**Estratto**
Giappone, continuano le impiccagioni
GIAPPONE – Due prigionieri sono stati impiccati all’alba del 18 dicembre, portando a 14 il totale delle persone messe a morte sotto il governo del primo ministro Shinzo Abe.
Sumitoshi Tsuda, 63 anni, è stato impiccato nel braccio della morte di Tokio, per l’omicidio di tre vicini di casa. Kazuyuki Wakabayashi, 39 anni, è stato impiccato nel carcere di Sendai, per l’omicidio di due persone al termine di una rapina. L’ostinazione con cui il Giappone continua a usare la pena di morte, pensando che sia la giusta risposta nei confronti di chi commette crimini violenti, è agghiacciante. Si tratta di una punizione crudele che oltretutto non ha mai dimostrato di possedere una forza deterrente specifica contro la criminalità.
In questo modo, il Giappone si pone dal lato sbagliato del mondo. Nel 2014, solo 22 paesi hanno eseguito condanne a morte e il numero di quelli abolizionisti è arrivato a 140. Da ultimo, nel novembre 2015, la Mongolia è diventata il 102esimo paese ad aver abolito completamente la pena capitale.
Nei bracci della morte del Giappone si trovano circa 130 prigionieri in attesa dell’esecuzione.

**Consegna**
Aggiorni il testo sulle impiccagioni in Giappone trascrivendolo da "Giappone, continuano le" fino a "contro la criminalità." compreso, con "Tokyo" al posto di "Tokio". Il materiale riportato di seguito proviene da un'altra fonte.

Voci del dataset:
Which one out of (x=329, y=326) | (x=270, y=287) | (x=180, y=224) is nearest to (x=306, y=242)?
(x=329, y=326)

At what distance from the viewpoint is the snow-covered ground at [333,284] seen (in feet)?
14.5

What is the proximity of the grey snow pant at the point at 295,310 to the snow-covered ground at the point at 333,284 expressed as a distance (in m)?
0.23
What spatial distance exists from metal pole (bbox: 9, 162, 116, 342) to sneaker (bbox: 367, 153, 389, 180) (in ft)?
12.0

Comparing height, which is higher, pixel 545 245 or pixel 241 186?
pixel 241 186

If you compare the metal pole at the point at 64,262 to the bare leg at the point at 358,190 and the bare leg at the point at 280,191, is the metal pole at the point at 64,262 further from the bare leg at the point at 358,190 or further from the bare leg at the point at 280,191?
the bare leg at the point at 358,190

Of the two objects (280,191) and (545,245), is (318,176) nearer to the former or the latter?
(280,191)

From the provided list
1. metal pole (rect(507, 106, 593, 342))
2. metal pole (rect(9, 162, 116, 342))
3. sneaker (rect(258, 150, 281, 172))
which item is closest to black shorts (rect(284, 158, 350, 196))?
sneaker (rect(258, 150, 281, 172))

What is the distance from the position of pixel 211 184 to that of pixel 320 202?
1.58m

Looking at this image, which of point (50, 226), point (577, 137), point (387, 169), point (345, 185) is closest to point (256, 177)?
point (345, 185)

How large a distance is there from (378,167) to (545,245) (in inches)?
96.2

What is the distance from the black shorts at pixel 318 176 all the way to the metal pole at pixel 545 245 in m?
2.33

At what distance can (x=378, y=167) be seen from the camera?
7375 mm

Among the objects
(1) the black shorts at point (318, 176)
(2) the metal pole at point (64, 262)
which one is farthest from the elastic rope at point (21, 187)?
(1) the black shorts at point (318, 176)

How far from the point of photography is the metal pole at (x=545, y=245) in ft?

**Soluzione completa**
Giappone, continuano le impiccagioni
GIAPPONE – Due prigionieri sono stati impiccati all’alba del 18 dicembre, portando a 14 il totale delle persone messe a morte sotto il governo del primo ministro Shinzo Abe.
Sumitoshi Tsuda, 63 anni, è stato impiccato nel braccio della morte di Tokyo, per l’omicidio di tre vicini di casa. Kazuyuki Wakabayashi, 39 anni, è stato impiccato nel carcere di Sendai, per l’omicidio di due persone al termine di una rapina. L’ostinazione con cui il Giappone continua a usare la pena di morte, pensando che sia la giusta risposta nei confronti di chi commette crimini violenti, è agghiacciante. Si tratta di una punizione crudele che oltretutto non ha mai dimostrato di possedere una forza deterrente specifica contro la criminalità.